James Hand,
The Truth Will Set You Free
(Rounder, 2006)

Though he lives and works in Texas, James Hand is a hard-core honkytonk artist who sounds a whole lot more like Hank Williams than like Ray Price. In 1956, with his influential recording of "Crazy Arms," Price created a rhythmic honkytonk-shuffle sound that, though radically innovative in its time, has come to define Texas-style traditional country music. In his early days, however, Price roomed with Williams in Nashville, and his own first recordings were dead-on Hank impersonations, catching with echo-chamber precision Hank's tortured vocals and stark, blues-inflected hillbilly melodies. If you were to hear them today, you'd say those records sound like ... James Hand.

┄┄┄┄┄┄

> **PROMPT A**:
Answer these questions about the album review:
(i) In what year did Ray Price record "Crazy Arms"?
(ii) In which city did Price room with Hank Williams?
(iii) Which label released The Truth Will Set You Free?
The album review and the rows that follow it are unrelated material.

> **STORED DATA**:

┄┄┄┄┄┄

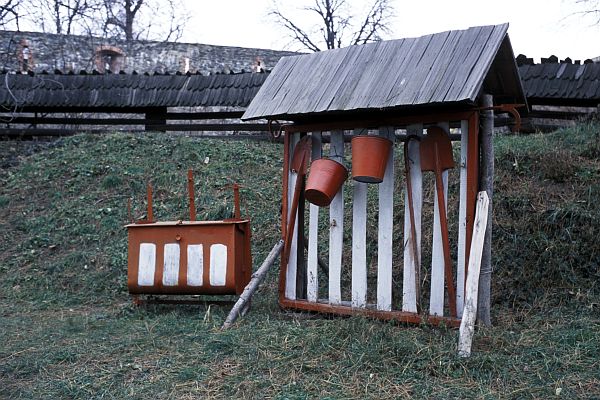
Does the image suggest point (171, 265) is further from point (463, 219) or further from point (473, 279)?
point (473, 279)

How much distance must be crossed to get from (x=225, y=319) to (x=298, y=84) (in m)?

┄┄┄┄┄┄

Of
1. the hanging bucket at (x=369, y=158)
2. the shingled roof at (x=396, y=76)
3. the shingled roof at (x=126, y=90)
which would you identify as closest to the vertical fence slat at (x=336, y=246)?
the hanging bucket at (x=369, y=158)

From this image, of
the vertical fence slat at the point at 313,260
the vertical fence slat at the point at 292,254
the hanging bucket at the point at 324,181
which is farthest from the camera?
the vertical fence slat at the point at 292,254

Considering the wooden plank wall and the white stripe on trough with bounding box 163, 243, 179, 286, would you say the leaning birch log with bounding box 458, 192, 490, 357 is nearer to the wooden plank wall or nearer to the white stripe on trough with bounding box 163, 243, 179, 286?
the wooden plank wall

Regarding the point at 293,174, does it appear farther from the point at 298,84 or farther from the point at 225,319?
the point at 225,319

┄┄┄┄┄┄

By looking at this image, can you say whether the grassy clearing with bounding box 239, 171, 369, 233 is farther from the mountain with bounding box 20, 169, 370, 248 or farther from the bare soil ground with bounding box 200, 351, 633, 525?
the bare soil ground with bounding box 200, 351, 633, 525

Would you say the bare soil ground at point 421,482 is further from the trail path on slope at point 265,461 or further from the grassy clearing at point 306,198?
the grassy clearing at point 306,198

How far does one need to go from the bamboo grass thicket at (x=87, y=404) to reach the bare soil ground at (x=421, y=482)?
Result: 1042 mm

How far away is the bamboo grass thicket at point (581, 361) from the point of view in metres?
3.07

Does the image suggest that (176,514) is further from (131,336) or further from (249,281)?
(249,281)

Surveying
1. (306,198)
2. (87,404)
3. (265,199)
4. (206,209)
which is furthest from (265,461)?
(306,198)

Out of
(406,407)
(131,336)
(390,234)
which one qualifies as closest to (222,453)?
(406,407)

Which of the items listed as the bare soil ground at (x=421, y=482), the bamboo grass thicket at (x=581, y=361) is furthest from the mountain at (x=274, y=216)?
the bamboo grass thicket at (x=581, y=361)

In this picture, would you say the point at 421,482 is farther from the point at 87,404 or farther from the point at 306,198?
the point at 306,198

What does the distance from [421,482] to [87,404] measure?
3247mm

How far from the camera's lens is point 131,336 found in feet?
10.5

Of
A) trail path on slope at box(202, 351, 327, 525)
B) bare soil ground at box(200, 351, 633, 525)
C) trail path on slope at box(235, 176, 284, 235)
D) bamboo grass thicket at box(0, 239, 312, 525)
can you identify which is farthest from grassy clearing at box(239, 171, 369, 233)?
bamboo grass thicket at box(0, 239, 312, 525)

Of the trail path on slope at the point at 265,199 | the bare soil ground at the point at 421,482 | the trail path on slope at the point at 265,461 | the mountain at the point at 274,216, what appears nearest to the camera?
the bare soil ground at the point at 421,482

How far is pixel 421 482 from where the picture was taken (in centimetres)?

┄┄┄┄┄┄

> **PROMPT B**: Output the rows starting at the line that contains "Does the image suggest point" and ending at the line that contains "How much distance" as a Markdown table with the columns Nr and Line, leaving out blank lines.

> **WRITTEN RESPONSE A**:
(i) 1956
(ii) Nashville
(iii) Rounder

> **WRITTEN RESPONSE B**:
| Nr | Line |
|---|---|
| 1 | Does the image suggest point (171, 265) is further from point (463, 219) or further from point (473, 279)? |
| 2 | point (473, 279) |
| 3 | How much distance must be crossed to get from (x=225, y=319) to (x=298, y=84) (in m)? |